Growth Rate and Fluorescence Assays

Growth rates of bacterial strains were estimated through a microplate reader kinetic assay. Strains were grown overnight from glycerol stocks in LB liquid medium with kanamycin, then diluted 1:100 into fresh LB media with kanamycin amended with either 1000 µM, 100 µM, 10 µM, or 0 µM arabinose in 96-well plates (Falcon, 353072). Plates were sealed with a gas-permeable microplate adhesive film (VWR, USA), and then optical density and fluorescence were monitored for 22 hours in an Infinite F200 Pro (Tecan Life Sciences, San Jose, CA) plate reader at 30 °C. Optical density was measured at 600 nm, while fluorescence was measured using an excitation wavelength of 575 nm and an emission wavelength of 620 nm with a manually set gain of 35. In between reads, the plate was shaken at a linear amplitude of 6 mm.

To measure RFP production from plasmids, fluorescence measurements were obtained from single time points of cells grown in deep-well 96-well plates. Cells were grown in 500 µL of LB medium with kanamycin supplemented with either 1000 µM, 100 µM, 10 µM, or 0 µM arabinose. Plates were sealed with AeraSeal film (Excel Scientific, AC1201-02) and grown for 22 hours at 30 °C on a 200 rpm shaker rack. After incubation, 100 µL from each well was aliquoted into a black, clear-bottom 96-well plate and fluorescence was measured with an Infinite F200 Pro (Tecan Life Sciences, San Jose, CA) plate reader. Optical density was measured at 600 nm (OD600), while fluorescence was measured using an excitation wavelength of 575 nm and an emission wavelength of 620 nm with a manually set gain of 35.

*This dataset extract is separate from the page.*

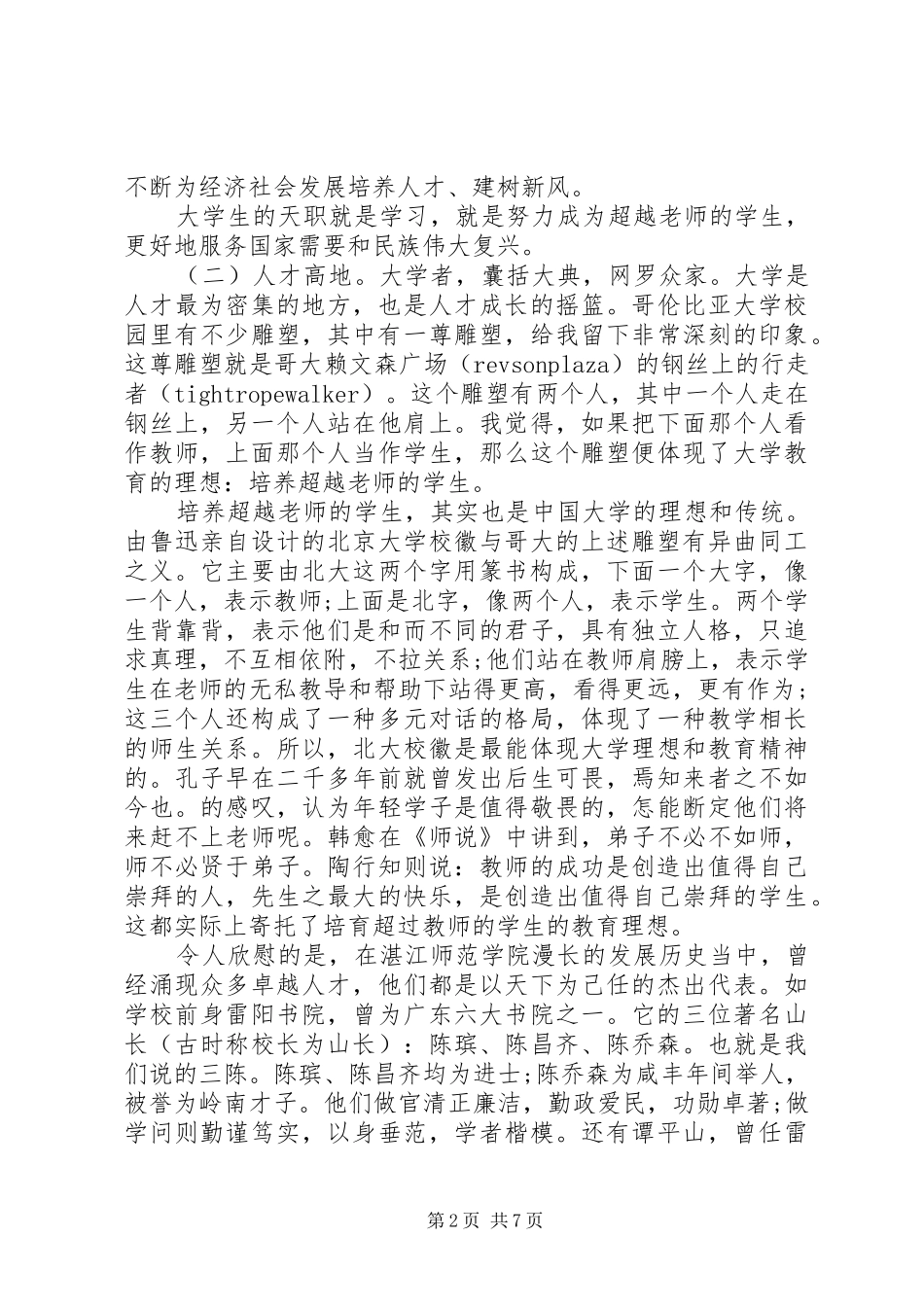 大学开学典礼演讲_第2页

Plasmid Compatibility Assay

Mutant plasmids pBbS8k-RFP_E83K and pBbS8k-RFP_N99D were cotransformed into E. coli DH10B with a BglBrick family plasmid containing the gene encoding RFP under the control of an araBAD promoter, and a carbenicillin resistance cassette. The origin of replication for the latter vector was either p15a, ColE1, or pBBR1. To test plasmid stability and compatibility, the transformants were grown overnight in LB containing 100 µg/mL carbenicillin. Each overnight culture was considered to be the result of 10 generations of growth. Each overnight culture was diluted by a factor of 1:1,000 (3 μL into 3 mL) and grown again for a total of 60 generations, i.e. six days. Every other day, after 20 generations of growth, the cultures were diluted 1:50,000 and plated onto LB plates containing only carbenicillin, as well as plates containing both carbenicillin and kanamycin. Colonies were then counted after incubation overnight. Stability was assessed as the ratio between the number of colonies present on the carb/kan plates and the number of colonies present on the carb only plates.

RepA Structural Modelling

The RepA homology model was generated using the structure prediction software I-TASSER (,31. The internal C-score scoring function in I-TASSER was utilized to select the best homology model. The known homodimeric RepE protein structure (PDB ID: 2Z9O) was utilized to generate a homodimeric structure of the RepA homology model. The RepA homodimeric model was energy minimized using CHIMERA32. All figures related to the RepA homology model were visualized and generated by PyMOL (The PyMOL Molecular Graphics System, Version 1.8 Schrödinger, LLC.).

Data Visualization and Statistical Analysis

All data were analyzed using custom Python scripts. All graphs were visualized using either Seaborn or Matplotlib. Calculation of 95% confidence intervals was conducted via the Scipy library.